_Consigna:_ En el fragmento sobre el gordo, ¿a qué escultor argentino quiso homenajear el gordo cuando cocinó sancochos en la casa de Arroyo Hondo?

El gordo tenía esa cosa imposible de hallar en una sociedad corrompida y malsana. El gordo practicaba la empatía, la amistad, el entusiasmo, la piedad, el te quiero así y ahora. Por eso era capaz de cocinar los más ricos sancochos en mi casa de Arroyo Hondo para homenajear a Enio Iommi , un escultor argentino invitado por el MAM con motivo de los quinientos años del descubrimiento de América. Era capaz de armar una exposición en un instante con el rollo de grabados de los cubanos que yo había llevado con la certeza de que el gordo iba a exponerlos. Con él inicié sin saberlo las crónicas de cultura en aquellos preciosos boletines de Nouveau. Hace un tiempo atrás, me preguntó qué se había hecho de aquella grabadora de garra, le dije que sentía que tenía que cambiar, que quería hacer otra cosa, escribir tal vez, que no sabía si me iba a salir bien pero que lo iba a intentar. Se quedó callado pero mucho después, y de esto hace poco, me volvió a llamar por teléfono, me contó algunas miserias del mundo del arte y a continuación me dijo que su llamada era para decirme, que lo que escribía le gustaba tanto o más que los grabados. El era así, un ingenuo, era precisamente como lo que etimológicamente quiere decir la palaba: un nacido libre. Era un oso cariñoso, un noble, un pedazo de pan, pero sobre todo fue la dínamo estimulante de los artistas de Santo Domingo.
Fue Mauro el que escuchó por radio el anuncio de su muerte. Cuando Mario Tolentino y Mary Loly Severino confirmaron lo irreparable, sentí una pena profunda, una furia inconmensurable ante la injusticia de que un tipo tan puro y bueno hubiera acabado así sus días, tan a destiempo y tan lastimado.

_Material proporcionado:_

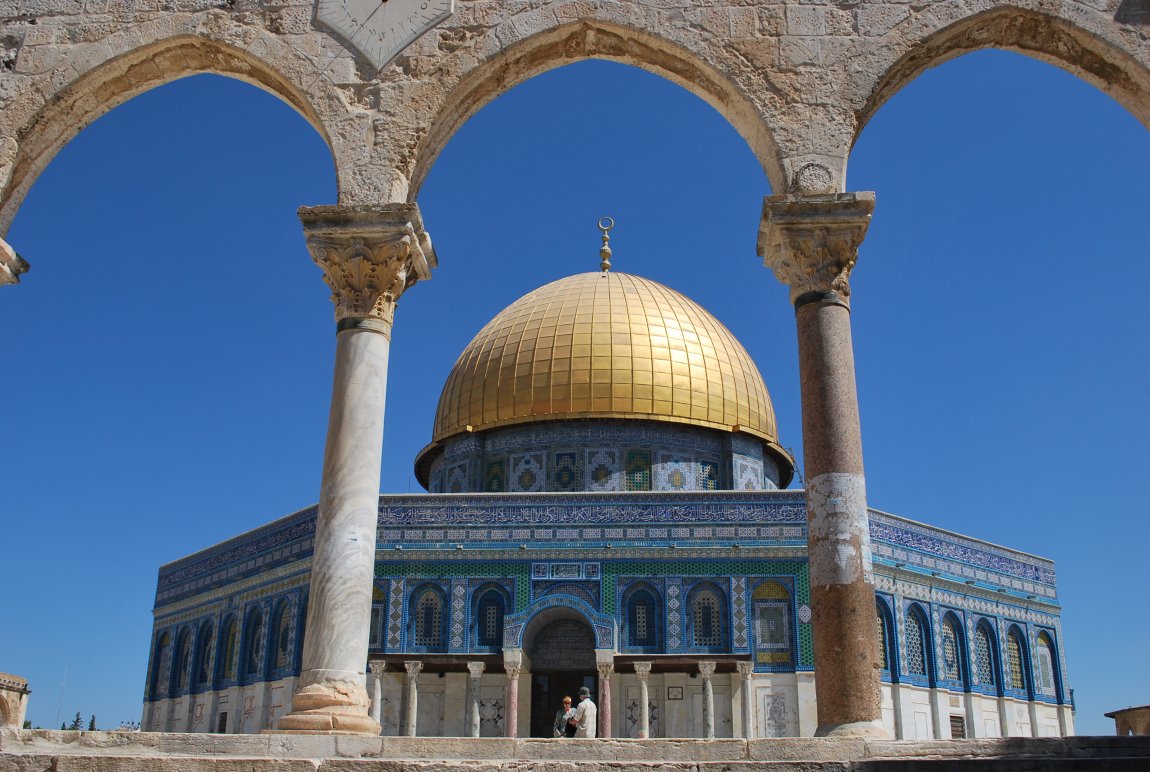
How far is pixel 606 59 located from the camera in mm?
7586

_Ejercicio resuelto:_ A Enio Iommi.